Coinvolte tutte le implementazioni del servizio di Domain Name System. Da Microsoft a Cisco, i maggiori produttori hanno aggiornato i propri software per ovviare al problema.
Lo US-CERT di concerto con altri esperti di sicurezza sta lanciando l’allarme circa un problema di progettazione che affliggerebbe tutte le implementazioni del servizio DNS (Domain Name System).
Il funzionamento
Con l’obiettivo di evitare la risoluzione ripetuta del medesimo nome a dominio, molti sistemi memorizzano i risultati ricevuti precedentemente all’interno di un’area cache. I dati vengono conservati per un periodo di tempo fissato. Nel caso in cui un aggressore riesca ad inserire indirizzi “fasulli” all’interno della cache, egli può deviare tutto il traffico verso server “maligni”. A questo punto, digitando l’indirizzo di un sito web famoso e ritenuto fidato, l’utente – senza accorgersene – si ritroverebbe reindirizzato su un server amministratore dall’aggressore. Quest’ultimo può così mettere in atto attacchi “phishing” sottraendo password e dati personali.
Il problema risiede nel fatto che le risposte alle query DNS possono essere falsificate. Per questo motivo, i sistemi più moderni impiegano un identificativo univoco (“trasaction ID”) di 16 bit per ogni singola interrogazione.
Se la risposta alla query contiene il corretto “transaction ID” significa che il messaggio proviene dal server giusto. Molti ricercatori hanno però più volte mostrato come errori nell’implementazione del servizio DNS ed, in particolare, nel meccanismo di generazione del numero casuale, possano essere sfruttati per lanciare attacchi (“DNS poisoning”).
L’esperto di sicurezza Dan Kaminsky ha recentemente scoperto una metodologia generale che consente di sferrare efficaci attacchi “DNS poisoning”. Kaminsky ha responsabilmente preferito non rivelare pubblicamente i dettagli della sua indagine sebbene abbia pianificato la presentazione della ricerca in occasione della prossima “Black Hat conference” di Agosto.
Patch “coordinate”
Il ricercatore ha provveduto ad informare tutti i vendor dato che l’attacco andrebbe a buon fine su piattaforme Cisco, Microsoft, Red Hat, Sun e così via. Tutte le aziende coinvolte hanno provveduto a rilasciare versioni aggiornate dei propri software rendendole disponibili, con uno sforzo coordinato, l’8 Luglio scorso.
Tra le migliorie introdotte, c’è la scelta automatica – in modo casuale – di una porta UDP da utilizzare per le varie query DNS.
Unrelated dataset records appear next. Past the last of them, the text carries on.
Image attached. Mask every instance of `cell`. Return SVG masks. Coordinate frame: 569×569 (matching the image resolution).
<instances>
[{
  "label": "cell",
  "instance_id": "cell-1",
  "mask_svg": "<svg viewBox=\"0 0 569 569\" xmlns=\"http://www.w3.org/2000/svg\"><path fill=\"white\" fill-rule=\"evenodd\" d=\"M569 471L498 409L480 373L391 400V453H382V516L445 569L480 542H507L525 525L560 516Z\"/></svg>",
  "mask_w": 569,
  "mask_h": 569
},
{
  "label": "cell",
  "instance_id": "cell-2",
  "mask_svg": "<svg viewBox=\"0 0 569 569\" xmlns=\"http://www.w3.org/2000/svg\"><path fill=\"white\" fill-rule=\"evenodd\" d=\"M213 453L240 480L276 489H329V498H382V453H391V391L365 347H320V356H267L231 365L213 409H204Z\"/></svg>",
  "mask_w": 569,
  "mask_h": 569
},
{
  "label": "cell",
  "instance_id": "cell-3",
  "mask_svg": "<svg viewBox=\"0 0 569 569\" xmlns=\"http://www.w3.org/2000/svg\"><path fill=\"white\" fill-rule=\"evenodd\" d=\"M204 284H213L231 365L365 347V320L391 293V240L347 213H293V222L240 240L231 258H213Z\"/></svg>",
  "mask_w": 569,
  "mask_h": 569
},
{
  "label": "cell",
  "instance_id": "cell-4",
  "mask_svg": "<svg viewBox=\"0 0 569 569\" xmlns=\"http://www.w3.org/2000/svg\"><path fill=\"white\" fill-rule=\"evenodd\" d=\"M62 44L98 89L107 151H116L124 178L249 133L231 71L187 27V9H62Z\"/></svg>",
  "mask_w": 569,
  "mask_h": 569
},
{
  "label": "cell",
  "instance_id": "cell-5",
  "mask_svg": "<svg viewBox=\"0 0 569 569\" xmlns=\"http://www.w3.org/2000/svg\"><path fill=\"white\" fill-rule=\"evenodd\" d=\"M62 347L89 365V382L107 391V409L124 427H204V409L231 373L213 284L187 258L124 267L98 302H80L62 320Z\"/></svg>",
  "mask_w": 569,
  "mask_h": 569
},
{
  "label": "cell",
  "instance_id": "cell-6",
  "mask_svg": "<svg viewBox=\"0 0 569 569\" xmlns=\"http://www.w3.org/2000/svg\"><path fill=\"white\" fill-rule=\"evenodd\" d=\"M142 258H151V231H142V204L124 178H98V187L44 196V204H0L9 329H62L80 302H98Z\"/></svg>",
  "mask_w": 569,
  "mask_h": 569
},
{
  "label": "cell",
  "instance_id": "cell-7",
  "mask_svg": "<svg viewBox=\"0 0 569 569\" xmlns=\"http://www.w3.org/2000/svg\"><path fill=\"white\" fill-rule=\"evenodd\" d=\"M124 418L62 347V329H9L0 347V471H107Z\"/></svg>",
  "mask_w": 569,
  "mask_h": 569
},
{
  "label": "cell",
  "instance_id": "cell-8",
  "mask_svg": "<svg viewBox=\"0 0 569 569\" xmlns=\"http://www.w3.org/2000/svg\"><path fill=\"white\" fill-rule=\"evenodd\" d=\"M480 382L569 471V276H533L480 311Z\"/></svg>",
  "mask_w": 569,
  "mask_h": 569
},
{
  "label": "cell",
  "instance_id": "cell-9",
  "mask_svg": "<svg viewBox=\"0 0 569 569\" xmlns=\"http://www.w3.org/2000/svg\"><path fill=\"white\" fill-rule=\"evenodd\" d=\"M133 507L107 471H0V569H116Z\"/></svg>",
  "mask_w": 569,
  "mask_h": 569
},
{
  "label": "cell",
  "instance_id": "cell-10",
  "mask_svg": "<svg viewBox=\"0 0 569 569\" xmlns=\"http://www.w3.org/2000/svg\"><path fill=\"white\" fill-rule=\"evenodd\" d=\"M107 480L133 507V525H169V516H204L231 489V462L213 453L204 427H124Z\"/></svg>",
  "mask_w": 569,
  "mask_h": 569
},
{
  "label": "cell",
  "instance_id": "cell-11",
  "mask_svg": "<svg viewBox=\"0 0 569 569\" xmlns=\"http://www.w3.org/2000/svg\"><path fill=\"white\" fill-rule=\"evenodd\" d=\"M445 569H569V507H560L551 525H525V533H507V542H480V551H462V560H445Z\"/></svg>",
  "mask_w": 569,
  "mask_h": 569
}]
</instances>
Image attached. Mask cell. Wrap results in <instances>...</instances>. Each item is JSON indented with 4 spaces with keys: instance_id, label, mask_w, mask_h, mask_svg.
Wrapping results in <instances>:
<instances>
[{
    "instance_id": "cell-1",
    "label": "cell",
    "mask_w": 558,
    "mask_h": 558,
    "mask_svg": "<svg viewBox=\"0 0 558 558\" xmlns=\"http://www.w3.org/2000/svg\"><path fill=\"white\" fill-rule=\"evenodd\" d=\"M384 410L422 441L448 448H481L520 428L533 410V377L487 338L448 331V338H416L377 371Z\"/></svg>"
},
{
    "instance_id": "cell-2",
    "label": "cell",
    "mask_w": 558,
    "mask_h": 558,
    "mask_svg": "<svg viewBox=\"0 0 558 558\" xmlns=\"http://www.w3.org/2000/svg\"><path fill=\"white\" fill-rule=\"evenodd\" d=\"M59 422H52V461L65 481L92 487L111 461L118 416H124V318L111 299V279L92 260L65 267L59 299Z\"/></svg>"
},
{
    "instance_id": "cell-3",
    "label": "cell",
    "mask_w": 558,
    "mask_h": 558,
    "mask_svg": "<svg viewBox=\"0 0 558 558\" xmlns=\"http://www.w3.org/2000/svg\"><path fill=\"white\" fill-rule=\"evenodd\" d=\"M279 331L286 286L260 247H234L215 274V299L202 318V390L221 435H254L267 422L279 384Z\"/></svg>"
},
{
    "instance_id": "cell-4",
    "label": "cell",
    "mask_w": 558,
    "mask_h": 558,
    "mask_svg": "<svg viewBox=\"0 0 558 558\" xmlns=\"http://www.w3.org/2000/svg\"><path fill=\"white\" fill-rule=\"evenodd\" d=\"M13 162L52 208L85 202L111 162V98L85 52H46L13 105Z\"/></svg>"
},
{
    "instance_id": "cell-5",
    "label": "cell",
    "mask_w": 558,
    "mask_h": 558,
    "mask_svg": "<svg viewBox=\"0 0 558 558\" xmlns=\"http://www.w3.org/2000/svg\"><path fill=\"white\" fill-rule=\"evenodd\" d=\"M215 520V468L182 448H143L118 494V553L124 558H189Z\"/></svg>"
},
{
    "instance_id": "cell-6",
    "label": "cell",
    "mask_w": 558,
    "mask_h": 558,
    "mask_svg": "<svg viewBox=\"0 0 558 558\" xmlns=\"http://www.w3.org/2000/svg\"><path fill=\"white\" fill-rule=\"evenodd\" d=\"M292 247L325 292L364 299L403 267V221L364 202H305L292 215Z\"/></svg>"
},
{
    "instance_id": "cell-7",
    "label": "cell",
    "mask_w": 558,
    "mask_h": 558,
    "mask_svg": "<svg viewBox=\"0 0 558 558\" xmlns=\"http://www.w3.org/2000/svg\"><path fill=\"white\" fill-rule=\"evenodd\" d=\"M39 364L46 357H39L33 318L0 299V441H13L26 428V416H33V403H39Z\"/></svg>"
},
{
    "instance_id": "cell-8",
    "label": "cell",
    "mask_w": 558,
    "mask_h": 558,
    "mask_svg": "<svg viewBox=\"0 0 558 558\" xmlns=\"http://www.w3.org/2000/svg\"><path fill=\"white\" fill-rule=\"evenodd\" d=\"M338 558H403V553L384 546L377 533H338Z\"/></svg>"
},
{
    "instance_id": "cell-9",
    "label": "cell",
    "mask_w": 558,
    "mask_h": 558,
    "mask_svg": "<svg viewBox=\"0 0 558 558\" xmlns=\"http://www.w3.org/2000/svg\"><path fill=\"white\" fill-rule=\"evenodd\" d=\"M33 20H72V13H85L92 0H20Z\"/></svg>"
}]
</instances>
I server DNS traducono indirizzi “mnemonici” (per esempio, www.01net.it) in indirizzi IP. L’attacco in questione permette ad un malintenzionato di modificare la cache di un server DNS inserendovi dei dati falsi. In questo modo, tutti gli utenti dei sistemi che si appoggiano al DNS attaccato, digitando nel loro browser gli URL di siti web conosciuti, si vedranno reindirizzati altrove – generalmente su pagine contenenti materiale ostile o comunque pericoloso (malware) -.
Amit Klein, CTO di Trusteer, una delle due aziende che hanno riportato alla ribalta la falla nel server DNS di Windows, aveva osservato, qualche tempo fa: “ciò che è particolarmente sorprendente è che il meccanismo alla base della generazione dei ‘transaction ID’ non sia ancora basato sull’utilizzo di algoritmi crittografici di provata e riconosciuta efficacia”.
Il problema è serio e tutti coloro che amministrano un server DNS sono invitati ad installare tempestivamente le patch rese disponibili dai vari produttori.